Threads of investigation:

  • Reproduction: is it just rolling restarts or will restarting the master pod just once cause the same issue?
    • Result: Just a regular old delete on the master will trigger the issue, though it won't always OOM. But it will always take up a disproportionately large amount of memory. I don't know what stops it eventually - perhaps a timeout.
  • Is the cannot determine raft state message a red herring or related somehow?
    • Result: it's a red herring.
  • Why does the broken leader work correctly on the next restart? How is the second restart better / different from the first (rolling) one that broke the leader? Is it the state of the other raft participants?
  • Who is initiating the request that eventually snowballs into hell?
  • Is there a race condition with israftenabled / isleader / getleader / proxy a race condition? Should it luri.lock()in that function body? Why isorcraft.LeaderURI` stale or flat out wrong?
    • Ominous looking stuff here saying "You must not access unhealthy raft members, i.e. nodes that are isolated from the quorum". Unclear if this also involves e.g. /raft-health. Theoretically it should be smart enough to reject API calls if it's isolated.
    • If the node is outside the quorum (broken, ...) it wouldn't even know who the leader is (it can do programmatic work based on configuration to ask who the leader is). here
    • That does leave a small window between network partition and whenever my readiness check picks up that the node is unhealthy, where some request could feasibly come in to be proxied.

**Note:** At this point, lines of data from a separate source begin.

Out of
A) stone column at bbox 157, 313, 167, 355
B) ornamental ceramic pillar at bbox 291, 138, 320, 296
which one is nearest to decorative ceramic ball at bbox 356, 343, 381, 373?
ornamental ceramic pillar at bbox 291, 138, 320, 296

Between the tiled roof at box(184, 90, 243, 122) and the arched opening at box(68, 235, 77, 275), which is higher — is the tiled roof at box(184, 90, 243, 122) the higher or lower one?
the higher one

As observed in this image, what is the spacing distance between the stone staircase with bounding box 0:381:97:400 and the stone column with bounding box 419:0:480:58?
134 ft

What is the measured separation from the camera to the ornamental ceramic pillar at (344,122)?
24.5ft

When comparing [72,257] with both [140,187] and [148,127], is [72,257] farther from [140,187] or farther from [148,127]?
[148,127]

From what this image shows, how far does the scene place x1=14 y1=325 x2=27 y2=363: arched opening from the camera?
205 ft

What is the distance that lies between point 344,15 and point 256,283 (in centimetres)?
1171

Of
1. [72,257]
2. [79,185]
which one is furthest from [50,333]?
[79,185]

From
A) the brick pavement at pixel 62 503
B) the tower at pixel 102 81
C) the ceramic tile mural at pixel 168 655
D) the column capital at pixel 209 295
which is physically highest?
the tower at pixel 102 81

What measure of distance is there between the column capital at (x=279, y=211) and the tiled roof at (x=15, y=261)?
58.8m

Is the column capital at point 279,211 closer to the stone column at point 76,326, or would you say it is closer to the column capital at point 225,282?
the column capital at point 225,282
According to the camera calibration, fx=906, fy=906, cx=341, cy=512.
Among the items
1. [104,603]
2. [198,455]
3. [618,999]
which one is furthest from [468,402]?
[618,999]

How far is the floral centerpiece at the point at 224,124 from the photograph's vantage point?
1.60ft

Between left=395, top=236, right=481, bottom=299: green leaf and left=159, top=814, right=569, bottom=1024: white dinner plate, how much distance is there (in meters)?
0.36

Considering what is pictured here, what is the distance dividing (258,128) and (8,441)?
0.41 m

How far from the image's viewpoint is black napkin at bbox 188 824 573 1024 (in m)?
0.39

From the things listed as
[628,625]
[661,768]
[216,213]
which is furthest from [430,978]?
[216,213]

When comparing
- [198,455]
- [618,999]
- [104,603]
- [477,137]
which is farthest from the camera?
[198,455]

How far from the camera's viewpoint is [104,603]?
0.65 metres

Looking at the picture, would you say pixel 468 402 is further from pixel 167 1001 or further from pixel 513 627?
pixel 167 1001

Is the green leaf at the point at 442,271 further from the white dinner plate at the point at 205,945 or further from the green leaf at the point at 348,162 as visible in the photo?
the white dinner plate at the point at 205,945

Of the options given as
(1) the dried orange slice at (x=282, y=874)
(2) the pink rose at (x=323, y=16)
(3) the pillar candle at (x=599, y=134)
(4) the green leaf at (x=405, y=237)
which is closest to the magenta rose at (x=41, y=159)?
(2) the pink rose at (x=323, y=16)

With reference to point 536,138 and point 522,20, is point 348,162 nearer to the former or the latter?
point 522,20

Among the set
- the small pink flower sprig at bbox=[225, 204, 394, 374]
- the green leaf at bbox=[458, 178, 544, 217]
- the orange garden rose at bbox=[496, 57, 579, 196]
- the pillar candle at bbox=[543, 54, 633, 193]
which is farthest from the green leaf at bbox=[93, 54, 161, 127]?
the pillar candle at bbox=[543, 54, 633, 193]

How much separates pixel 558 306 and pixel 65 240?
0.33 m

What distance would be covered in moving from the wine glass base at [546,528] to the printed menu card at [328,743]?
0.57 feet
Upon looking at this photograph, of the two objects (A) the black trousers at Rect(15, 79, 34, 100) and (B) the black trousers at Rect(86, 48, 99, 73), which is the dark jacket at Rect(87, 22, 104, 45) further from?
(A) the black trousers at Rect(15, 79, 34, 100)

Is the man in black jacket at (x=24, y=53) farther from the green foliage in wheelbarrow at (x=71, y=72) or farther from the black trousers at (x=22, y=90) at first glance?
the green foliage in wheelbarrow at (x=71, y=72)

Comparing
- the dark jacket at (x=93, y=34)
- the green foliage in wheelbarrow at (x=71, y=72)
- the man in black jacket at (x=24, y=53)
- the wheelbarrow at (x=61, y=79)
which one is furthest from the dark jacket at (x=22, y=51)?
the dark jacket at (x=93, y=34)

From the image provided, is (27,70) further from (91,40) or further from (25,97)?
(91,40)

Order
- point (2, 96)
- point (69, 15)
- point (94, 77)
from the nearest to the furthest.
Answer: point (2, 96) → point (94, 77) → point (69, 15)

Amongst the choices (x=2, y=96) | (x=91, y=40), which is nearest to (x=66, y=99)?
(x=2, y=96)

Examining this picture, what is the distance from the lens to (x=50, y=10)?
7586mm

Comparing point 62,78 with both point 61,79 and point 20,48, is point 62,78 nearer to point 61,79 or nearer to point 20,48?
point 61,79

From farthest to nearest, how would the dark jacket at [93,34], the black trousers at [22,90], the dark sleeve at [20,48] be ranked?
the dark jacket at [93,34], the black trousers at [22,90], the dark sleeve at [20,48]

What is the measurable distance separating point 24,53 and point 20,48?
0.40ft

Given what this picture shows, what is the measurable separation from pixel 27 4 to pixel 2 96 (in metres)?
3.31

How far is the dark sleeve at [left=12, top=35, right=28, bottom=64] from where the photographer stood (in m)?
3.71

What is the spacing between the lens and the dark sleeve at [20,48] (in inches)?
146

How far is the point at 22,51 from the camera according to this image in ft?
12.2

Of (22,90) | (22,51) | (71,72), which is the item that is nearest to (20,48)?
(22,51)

In that case, I would expect a 503 or something similar. here
    • [calculation of the leader URL] Is done independently on each node, once, upon startup, and then advertised to the followers any time the node turns to be the leader. here
    • How does the RaftEnabled stuff work here? What does a bare return from the raftReverseProxy entail?
  • Is ERROR near "ON" a red herring or related?

Files:

  • orchestrator-logs-full.log.gz: full logs from stern -t -l blah=orchestrator
  • orchestrator-logs-shortlines-hostnamescleaned.log.gz: chop the buggy lines at 250 characters, replace IPs with hostnames to make it easy to follow
  • kube-events.txt: Event history of orchestrator-4 dying and coming back, and getting OOM killed
$ kubectl get pods -l component=orchestrator -w
NAME READY STATUS RESTARTS AGE
orchestrator-0 1/1 Running 0 57m
orchestrator-1 1/1 Running 0 1d
orchestrator-2 1/1 Running 0 1h
orchestrator-3 1/1 Running 1 44m
orchestrator-4 1/1 Running 0 1h
orchestrator-4 1/1 Terminating 0 1h
orchestrator-4 0/1 Terminating 0 1h
orchestrator-4 0/1 Terminating 0 1h
orchestrator-4 0/1 Terminating 0 1h
orchestrator-4 0/1 Pending 0 0s
orchestrator-4 0/1 Pending 0 0s
orchestrator-4 0/1 ContainerCreating 0 0s
orchestrator-4 0/1 Running 0 8s
orchestrator-4 1/1 Running 0 16s
orchestrator-4 0/1 Running 1 1m
orchestrator-4 1/1 Running 1 1m
orchestrator-4 0/1 OOMKilled 1 2m
orchestrator-4 0/1 Running 2 2m
orchestrator-4 1/1 Running 2 2m
cat ./orchestrator-logs-full.log.gz | gunzip - | cut -c -250 | sed 's/172.19.137.134/orchestrator-0/g; s/172.19.204.83/orchestrator-1/g; s/172.19.234.191/orchestrator-2/g; s/172.19.236.152/orchestrator-3/g; s/172.19.184.166/orchestrator-4/g' | gzip - > orchestrator-logs-shortlines-hostnamescleaned.log.gz
View raw

(Sorry about that, but we can’t show files that are this big right now.)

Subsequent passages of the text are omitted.